Despite the academic controversies around it — as a movement, along with the thinking, research, discussions, and community — the Taíno resurgence has both deepened and expanded, even regaining and respawning numerous land-based communities. Parallel to the many hemispheric processes, a promising decoloniality is detectable in Taino Indigeneity. The assertion is nearly always made in challenge of the intents determined in the conquista mindset of European and other empires in the Americas, to diminish the Indigenous identity and culture.
While 500 hundred years of European and African, later global, infusion added waves of influence to the ethno-development of Caribbean peoples, nevertheless, in inherited Taino language terminologies in home architecture, in foods and agriculture, in herbal medicinal remedies (green medicine) and in the persistence of campesino and even urban people’s use of natural world knowledge, including in its spiritual or metaphysical connections, our Indigenous legacy persists. It continually reappears as a foundational, elemental layer in the national identities of all three Spanish-speaking countries, as well as Haiti and Jamaica.
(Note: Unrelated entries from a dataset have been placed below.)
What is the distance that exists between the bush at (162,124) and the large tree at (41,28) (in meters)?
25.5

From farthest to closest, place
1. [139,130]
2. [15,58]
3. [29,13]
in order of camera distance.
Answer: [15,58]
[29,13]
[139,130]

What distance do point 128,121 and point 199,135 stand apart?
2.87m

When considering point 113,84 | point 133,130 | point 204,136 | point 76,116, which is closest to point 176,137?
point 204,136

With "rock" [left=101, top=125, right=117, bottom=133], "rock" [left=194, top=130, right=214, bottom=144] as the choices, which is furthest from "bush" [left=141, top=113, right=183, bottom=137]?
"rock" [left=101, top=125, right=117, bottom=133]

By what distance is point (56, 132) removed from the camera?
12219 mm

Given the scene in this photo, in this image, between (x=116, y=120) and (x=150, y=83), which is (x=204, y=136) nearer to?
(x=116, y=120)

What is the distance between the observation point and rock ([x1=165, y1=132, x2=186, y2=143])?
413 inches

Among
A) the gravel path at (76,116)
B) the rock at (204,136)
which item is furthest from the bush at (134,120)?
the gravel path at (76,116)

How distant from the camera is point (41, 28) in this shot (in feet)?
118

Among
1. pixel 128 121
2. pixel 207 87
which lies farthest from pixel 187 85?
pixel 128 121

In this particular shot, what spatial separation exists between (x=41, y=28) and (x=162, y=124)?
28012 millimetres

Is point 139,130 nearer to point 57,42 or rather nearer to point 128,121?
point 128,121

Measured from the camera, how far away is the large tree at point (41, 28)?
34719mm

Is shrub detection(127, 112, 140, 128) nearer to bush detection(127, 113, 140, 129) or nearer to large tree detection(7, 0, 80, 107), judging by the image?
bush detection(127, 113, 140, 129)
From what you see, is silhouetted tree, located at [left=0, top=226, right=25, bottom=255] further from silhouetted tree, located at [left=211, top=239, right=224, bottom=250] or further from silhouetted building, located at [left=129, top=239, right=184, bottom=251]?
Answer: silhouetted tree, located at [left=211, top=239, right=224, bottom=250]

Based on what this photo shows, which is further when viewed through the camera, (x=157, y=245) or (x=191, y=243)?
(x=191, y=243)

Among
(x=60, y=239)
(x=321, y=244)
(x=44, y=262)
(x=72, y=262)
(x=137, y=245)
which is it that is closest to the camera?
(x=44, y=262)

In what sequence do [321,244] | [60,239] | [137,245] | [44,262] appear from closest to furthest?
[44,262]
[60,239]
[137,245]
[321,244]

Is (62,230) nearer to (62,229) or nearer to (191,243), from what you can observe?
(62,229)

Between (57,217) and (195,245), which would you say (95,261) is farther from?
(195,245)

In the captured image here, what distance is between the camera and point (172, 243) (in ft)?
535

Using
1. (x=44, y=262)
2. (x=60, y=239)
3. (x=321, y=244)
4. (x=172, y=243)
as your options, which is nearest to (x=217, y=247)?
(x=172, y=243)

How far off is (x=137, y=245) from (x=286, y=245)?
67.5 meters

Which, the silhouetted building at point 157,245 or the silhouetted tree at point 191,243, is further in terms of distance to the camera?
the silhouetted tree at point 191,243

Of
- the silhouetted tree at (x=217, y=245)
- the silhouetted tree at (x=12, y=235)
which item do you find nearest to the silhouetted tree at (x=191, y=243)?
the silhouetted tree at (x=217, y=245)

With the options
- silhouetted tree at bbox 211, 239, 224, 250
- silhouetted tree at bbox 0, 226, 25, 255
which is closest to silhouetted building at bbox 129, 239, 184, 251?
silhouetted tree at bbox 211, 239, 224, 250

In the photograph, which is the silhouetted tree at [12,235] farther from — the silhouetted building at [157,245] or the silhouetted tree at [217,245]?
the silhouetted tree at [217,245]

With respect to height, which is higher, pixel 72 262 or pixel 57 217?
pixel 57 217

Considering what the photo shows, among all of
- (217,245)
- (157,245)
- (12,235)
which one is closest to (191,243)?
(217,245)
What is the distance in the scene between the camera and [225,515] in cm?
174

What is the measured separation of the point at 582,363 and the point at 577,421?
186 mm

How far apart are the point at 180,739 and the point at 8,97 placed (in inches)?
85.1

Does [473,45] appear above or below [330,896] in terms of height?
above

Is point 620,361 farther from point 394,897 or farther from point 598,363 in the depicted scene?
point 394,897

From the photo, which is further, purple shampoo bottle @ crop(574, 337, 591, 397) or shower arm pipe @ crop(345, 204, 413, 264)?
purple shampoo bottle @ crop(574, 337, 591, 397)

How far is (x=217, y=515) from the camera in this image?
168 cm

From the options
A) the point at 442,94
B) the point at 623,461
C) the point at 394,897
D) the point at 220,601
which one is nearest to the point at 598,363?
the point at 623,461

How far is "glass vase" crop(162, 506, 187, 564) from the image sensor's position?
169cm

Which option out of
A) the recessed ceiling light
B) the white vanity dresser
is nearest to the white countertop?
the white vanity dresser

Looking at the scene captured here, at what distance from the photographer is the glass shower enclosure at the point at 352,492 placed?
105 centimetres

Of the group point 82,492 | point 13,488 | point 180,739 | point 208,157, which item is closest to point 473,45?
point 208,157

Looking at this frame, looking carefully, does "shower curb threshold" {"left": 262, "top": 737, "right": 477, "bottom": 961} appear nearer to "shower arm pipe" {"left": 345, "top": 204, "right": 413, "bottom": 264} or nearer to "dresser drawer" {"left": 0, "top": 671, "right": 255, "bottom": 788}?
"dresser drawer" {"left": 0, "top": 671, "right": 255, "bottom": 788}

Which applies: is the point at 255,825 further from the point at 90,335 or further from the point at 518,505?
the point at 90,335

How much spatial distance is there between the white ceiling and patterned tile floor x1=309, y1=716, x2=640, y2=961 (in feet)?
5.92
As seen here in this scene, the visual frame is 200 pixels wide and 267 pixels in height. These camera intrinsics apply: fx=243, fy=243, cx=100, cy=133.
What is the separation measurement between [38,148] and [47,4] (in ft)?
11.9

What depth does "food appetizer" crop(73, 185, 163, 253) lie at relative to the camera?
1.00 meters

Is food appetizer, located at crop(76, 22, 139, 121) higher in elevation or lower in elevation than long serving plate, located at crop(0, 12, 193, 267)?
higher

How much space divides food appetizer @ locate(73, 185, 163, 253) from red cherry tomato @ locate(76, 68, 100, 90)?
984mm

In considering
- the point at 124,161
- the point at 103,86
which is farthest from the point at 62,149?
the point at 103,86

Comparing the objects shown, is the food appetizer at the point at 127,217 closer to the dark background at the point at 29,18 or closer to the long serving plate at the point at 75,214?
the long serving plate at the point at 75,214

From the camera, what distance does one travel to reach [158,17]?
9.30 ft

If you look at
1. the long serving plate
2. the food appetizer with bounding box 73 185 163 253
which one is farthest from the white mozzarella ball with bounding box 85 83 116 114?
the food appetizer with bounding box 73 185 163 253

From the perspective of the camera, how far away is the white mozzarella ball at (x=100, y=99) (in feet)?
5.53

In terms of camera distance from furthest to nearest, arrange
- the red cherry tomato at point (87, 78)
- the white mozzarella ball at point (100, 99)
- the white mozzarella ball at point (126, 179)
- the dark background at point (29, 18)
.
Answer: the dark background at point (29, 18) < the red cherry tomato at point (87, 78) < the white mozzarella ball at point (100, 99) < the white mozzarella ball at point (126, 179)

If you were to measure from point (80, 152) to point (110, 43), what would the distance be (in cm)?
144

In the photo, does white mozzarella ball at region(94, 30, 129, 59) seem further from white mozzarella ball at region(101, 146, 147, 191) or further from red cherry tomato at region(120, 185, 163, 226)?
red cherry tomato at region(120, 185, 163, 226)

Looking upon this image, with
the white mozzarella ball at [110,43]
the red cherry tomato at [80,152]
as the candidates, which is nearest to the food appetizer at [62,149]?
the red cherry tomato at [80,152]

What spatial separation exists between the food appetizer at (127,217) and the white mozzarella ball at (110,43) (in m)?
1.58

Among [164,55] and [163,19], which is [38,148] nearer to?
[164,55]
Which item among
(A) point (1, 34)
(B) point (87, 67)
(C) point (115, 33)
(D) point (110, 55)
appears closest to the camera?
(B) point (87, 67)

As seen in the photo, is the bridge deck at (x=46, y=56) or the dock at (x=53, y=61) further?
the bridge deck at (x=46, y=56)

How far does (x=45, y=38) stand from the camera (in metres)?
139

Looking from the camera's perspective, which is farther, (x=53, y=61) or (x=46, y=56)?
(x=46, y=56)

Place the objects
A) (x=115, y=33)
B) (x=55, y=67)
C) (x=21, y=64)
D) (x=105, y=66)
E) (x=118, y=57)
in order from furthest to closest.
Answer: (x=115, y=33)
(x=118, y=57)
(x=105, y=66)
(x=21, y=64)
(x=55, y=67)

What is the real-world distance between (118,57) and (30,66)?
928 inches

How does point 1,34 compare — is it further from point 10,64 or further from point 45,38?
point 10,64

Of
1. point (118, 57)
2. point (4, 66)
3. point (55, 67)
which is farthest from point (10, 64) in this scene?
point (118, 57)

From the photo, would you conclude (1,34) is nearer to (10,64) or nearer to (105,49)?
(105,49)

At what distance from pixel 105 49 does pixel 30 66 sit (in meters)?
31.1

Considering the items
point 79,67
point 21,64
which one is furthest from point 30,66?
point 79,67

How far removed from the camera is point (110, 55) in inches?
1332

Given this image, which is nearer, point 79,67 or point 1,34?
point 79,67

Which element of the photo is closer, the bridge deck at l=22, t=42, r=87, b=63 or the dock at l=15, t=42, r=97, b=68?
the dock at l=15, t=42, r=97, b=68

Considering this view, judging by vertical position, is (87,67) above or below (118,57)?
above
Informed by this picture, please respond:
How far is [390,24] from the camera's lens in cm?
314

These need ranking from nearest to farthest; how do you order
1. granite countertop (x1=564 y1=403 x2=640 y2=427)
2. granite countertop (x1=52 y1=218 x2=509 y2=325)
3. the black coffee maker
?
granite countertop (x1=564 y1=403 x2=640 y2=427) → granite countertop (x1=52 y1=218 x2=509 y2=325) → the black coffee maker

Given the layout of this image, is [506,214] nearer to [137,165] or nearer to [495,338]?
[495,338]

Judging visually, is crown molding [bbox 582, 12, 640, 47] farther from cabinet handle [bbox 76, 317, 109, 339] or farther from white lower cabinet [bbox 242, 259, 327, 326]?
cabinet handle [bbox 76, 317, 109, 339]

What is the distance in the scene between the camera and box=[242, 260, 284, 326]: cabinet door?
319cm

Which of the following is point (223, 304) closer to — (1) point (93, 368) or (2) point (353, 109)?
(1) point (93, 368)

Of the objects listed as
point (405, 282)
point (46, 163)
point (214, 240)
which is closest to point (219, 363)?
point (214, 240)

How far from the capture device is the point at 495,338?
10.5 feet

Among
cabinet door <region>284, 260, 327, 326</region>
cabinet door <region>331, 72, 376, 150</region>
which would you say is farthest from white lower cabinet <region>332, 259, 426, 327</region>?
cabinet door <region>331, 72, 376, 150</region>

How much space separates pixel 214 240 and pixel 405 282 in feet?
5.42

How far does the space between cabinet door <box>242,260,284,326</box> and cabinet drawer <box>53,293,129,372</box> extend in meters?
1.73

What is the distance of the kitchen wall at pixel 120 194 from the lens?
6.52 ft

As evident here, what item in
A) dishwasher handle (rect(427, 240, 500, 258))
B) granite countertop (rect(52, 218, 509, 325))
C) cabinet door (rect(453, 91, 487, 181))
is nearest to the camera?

The guajiro or indio or jibaro or maroon ethnogenesis all experienced the same blending process, the same palenque history of Indians — Taino communities — taking in runaway Iberian peasants and Black cimarrons escaped from slavery, all ethnias of people “going to the Indian” in the formative decades of the conquest, learning from a material culture model gifted by the Taino ancestors, particularly the matriline, one that has sustained throughout most of the colony, a discernable and significant amount of it even to the present day.
José Barreiro (Hatueyael) is a Taino author and Smithsonian Institution Scholar Emeritus. Barreiro’s most recent book, “CUBA: INDIGENEITY – The Cacique’s Orality and other Taino Trails,” was published by Guani Press, New York, in 2025.